CSDN blog post downloader (JAVA)

Reprinted from: http://blog.csdn.net/noaboutfengyue/article/details/45192897

CSDN blog downloader made by myself with JAVA, providing jar package and source code.

The source code is also open. Anyway, the source code can be obtained by decompiling the jar, and the novice will not encrypt the jar.


Download: http://download.csdn.net/detail/owuguanfengyue123/8619649

The resource csdn is under review... so slow


Considering that it is inconvenient to read blogs during class, I want to download all good blogs and watch them on my mobile phone.

Various Baidu, found several tools.

1.http://blog.csdn.net/gzshun/article/details/7555525

The great god wrote ideas and tutorials, and found problems with his tools:

(1) The download is incomplete, and the test can only download about 21 articles on the first page.

(2) The generated pdf looks ok, some of the code part is beyond the scope of the pdf page, which makes it invisible and inconvenient

2.http://www.cr173.com/soft/48129.html

The general blog export tool written by this great god seems to have changed in the interface, it is invalid, and it cannot be exported.


I'm thinking about writing a program myself.

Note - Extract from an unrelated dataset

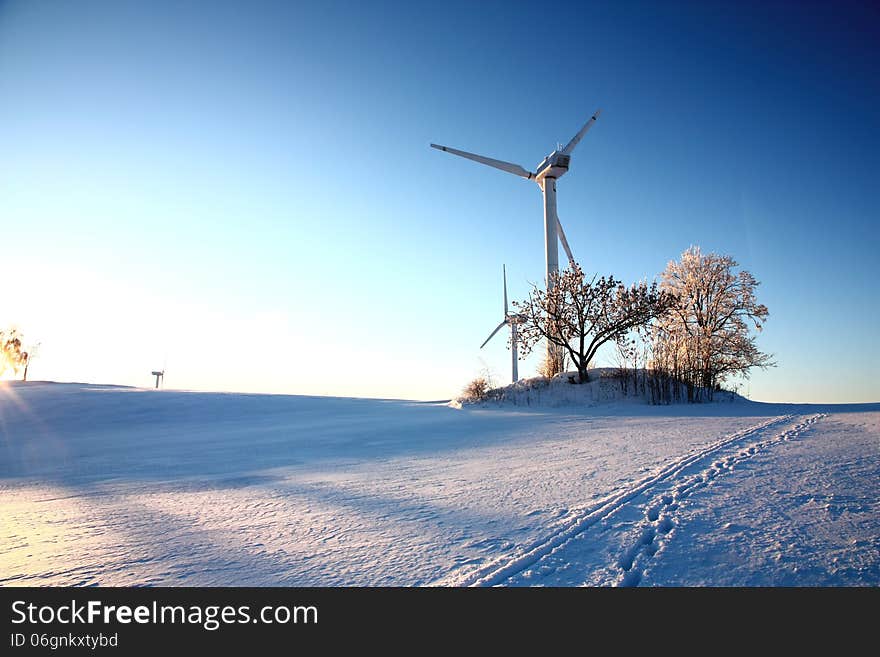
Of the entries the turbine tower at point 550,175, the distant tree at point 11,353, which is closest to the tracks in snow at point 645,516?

Well, with the idea of ​​http://blog.csdn.net/gzshun/article/category/932960 predecessors.

Expanded a bit, my own thinking:

(1) Change the computer version to the mobile version

Personally, I feel that the mobile version of csdn is simpler and easier to handle. The link is http://m.blog.csdn.net/blog, and the user name after it is the user's blog. Version of the blog link is generally a custom domain name, for example: my computer version of the csdn blog custom domain name is: noaboutfengyue, my user name is: oWuGuanFengYue123, in the computer version http://blog.csdn.net/ add these two You can jump to the blog, but in the mobile version, you can only access http://m.blog.csdn.net/blog/oWuGuanFengYue123 to open the blog.

For the convenience of use, the program can be downloaded only by reading the custom domain name. Therefore, a method is added. The function is to obtain the user name through the domain name. The implementation is very simple. Open http://blog.csdn.net/noaboutfengyue, and the source code is There is oWuGuanFengYue123 username, and it is OK to parse it through regular expressions.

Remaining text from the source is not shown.